Deutschland

Zwangsbesuche für Schüler in Holocaust-Stätten: CDU-Chefin will Schuldkult im Lehrplan verankern

Zwangsbesuche für Schüler in Holocaust-Stätten: CDU-Chefin will Schuldkult im Lehrplan verankern
Schüler im Arbeitslager Sachsenhausen

CDU-Chefin Annegret Kramp-Karrenbauer (AKK) geht der bundesdeutsche Schuldkult nicht weit genug. Um unserem Nachwuchs das Märchen der ewigen Schuld regelrecht ins Hirn einzubrennen, fordert sie Pflichtbesuche von Schülern in Holocaust-Gedenkstätten. Diese sollen fest im Lehrplan verankert werden, sodass sich der Gehirnwäsche niemand entziehen kann.

von Ernst Fleischmann

Nachdem Annegret Kramp-Karrenbauer in Israel zu Kreuze gekrochen ist, hat sie eine ungeheuerliche Maßnahme vorgeschlagen. So soll es nach dem Willen von AKK tatsächlich im Lehrplan verankert werden, dass ein jeder Schüler mindestens einmal eine Holocaust-Gedenkstätte besuchen muss. Ob ihr dieser Auftrag zur Intensivierung der Gehirnwäsche an deutschen Schulen direkt in Yad Vashem erteilt wurde, ist nicht bestätigt.

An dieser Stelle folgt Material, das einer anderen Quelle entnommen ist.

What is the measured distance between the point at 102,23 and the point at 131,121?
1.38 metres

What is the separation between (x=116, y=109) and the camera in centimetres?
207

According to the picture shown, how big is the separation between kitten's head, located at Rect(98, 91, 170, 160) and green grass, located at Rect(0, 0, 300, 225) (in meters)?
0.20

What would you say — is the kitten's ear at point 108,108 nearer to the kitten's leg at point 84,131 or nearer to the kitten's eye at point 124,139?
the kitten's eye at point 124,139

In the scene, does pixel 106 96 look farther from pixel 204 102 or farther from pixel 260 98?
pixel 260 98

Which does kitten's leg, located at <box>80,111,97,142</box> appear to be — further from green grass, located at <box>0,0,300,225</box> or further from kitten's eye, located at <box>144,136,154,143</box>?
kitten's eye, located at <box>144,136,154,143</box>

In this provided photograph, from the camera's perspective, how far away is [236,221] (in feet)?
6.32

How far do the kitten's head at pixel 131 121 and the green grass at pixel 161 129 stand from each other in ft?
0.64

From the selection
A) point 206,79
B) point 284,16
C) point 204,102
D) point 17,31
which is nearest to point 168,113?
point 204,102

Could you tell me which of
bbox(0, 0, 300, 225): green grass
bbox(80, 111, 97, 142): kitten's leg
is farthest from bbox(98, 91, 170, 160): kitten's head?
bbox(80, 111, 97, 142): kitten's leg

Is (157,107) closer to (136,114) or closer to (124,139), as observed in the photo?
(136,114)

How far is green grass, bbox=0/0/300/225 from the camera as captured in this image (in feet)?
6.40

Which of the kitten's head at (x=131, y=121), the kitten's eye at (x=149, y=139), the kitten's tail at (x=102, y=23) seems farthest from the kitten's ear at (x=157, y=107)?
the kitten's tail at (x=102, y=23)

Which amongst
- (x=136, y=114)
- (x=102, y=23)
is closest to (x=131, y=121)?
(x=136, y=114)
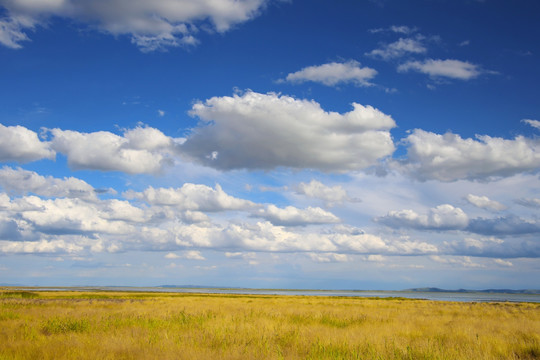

Denkbar wäre es zumindest. Die CDU-Chefin zeigte sich von ihrem dortigen Besuch in der Öffentlichkeit sehr bewegt. „Mir ist durch diesen Besuch noch einmal ganz bewusst geworden, dass wir eine persönliche Verpflichtung und Verantwortung haben, für die Sicherheit Israels einzustehen.“ Das schließt nach Meinung bundesdeutscher Politiker offenbar auch ein, U-Boote nach Israel zu verschenken, die mit Atomwaffen bestückt werden können. Sicher werden Sie sich gut an diesen Akt der „Freundschaft“ erinnern.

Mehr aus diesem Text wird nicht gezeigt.